_Task instructions_: Nothing but the pictures gets dropped; retype every entry exactly.

_Records to use_:
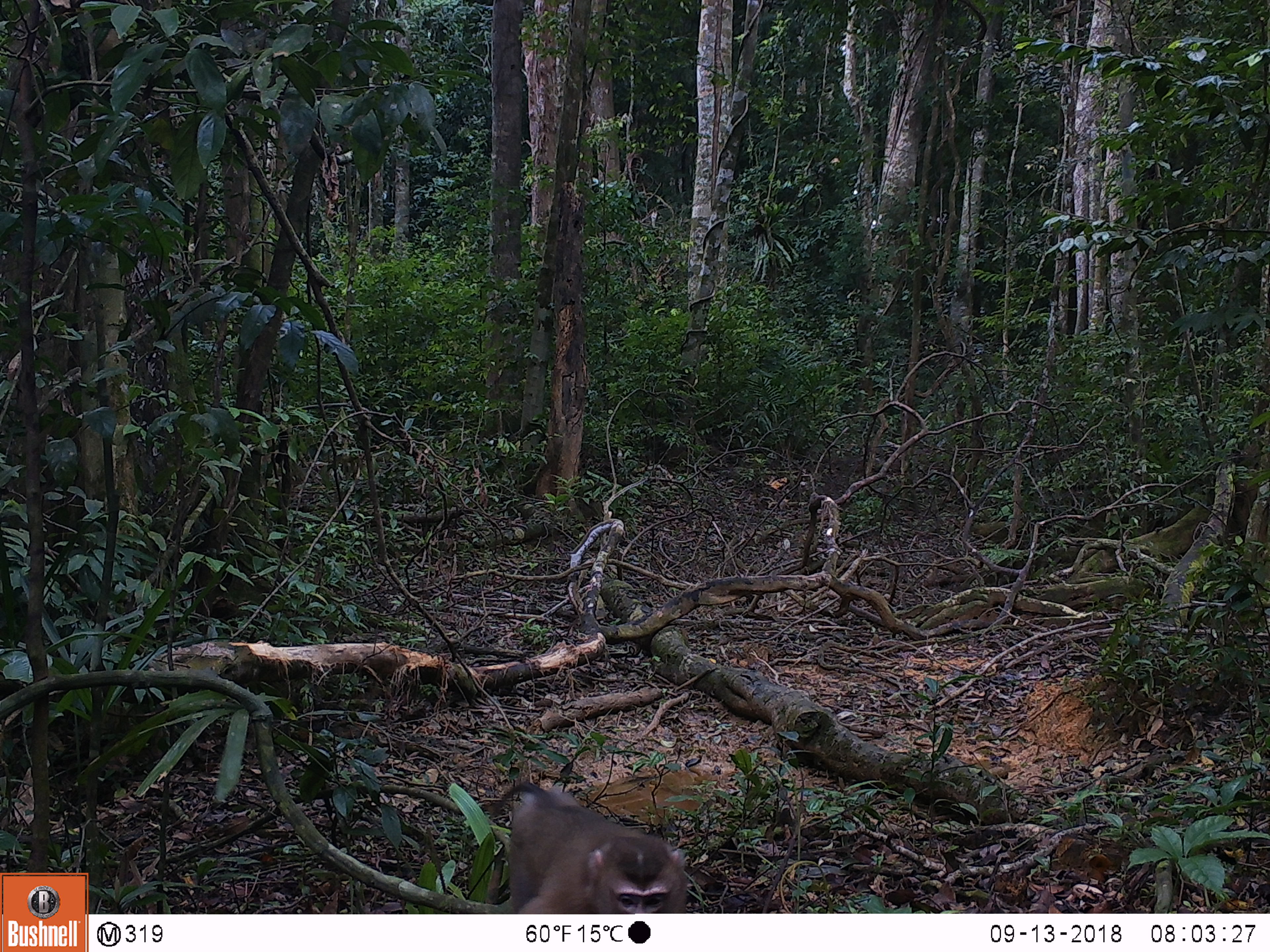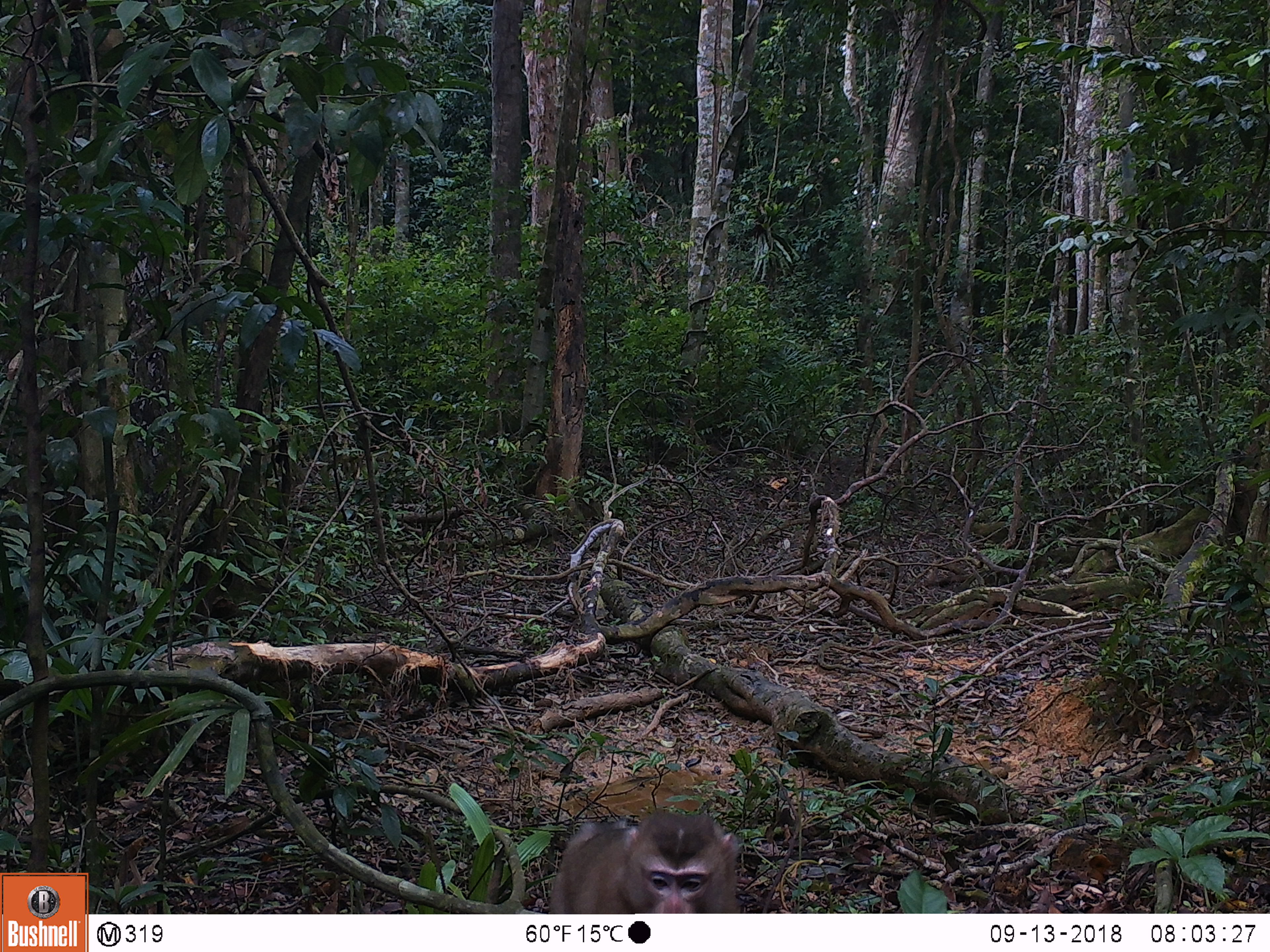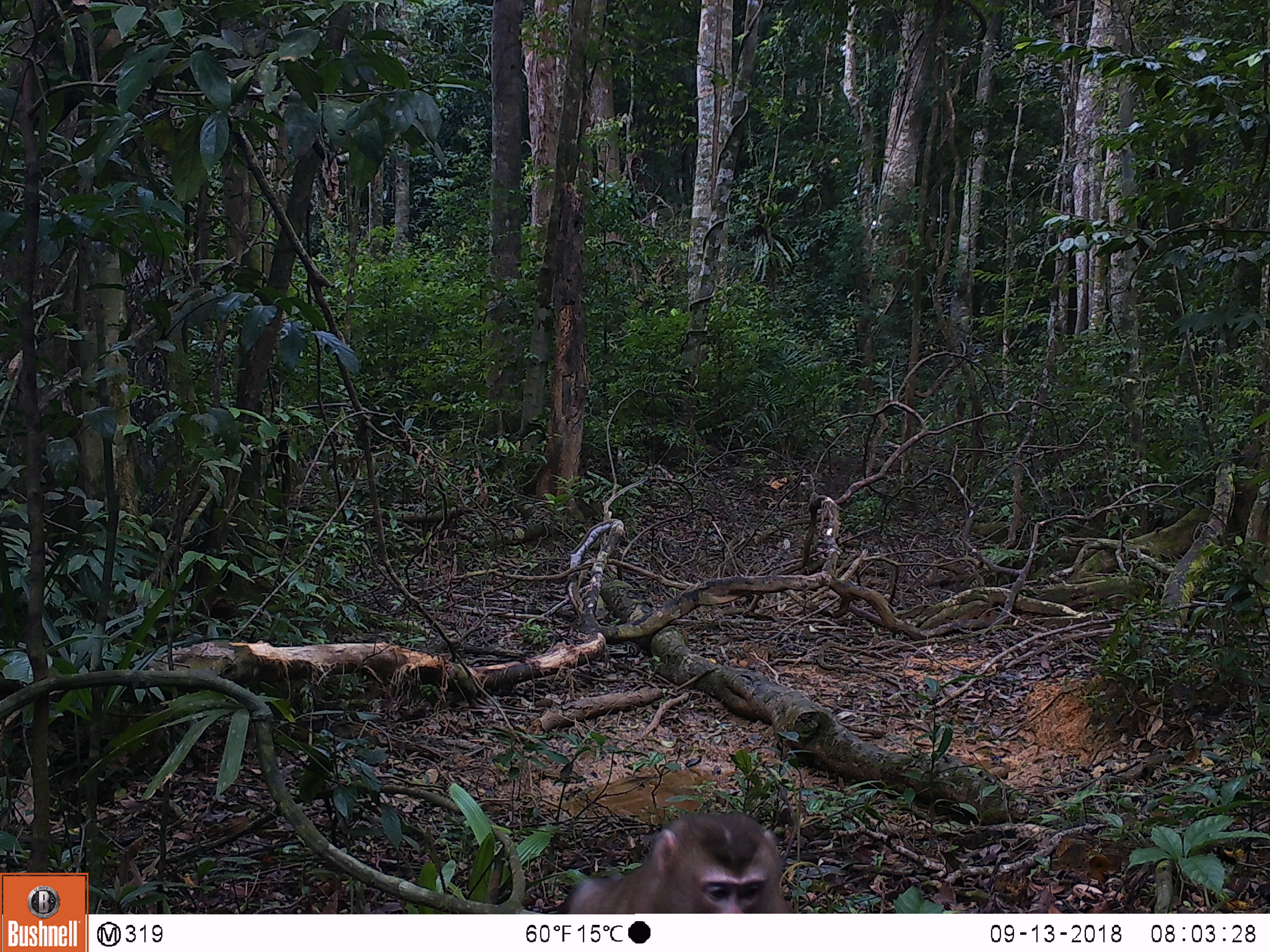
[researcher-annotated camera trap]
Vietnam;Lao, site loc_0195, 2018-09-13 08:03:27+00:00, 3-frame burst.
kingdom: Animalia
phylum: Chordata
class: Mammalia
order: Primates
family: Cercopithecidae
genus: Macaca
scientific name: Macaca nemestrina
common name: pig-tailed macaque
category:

_Expected answer_:
[researcher-annotated camera trap]
Vietnam;Lao, site loc_0195, 2018-09-13 08:03:27+00:00, 3-frame burst.
kingdom: Animalia
phylum: Chordata
class: Mammalia
order: Primates
family: Cercopithecidae
genus: Macaca
scientific name: Macaca nemestrina
common name: pig-tailed macaque
category:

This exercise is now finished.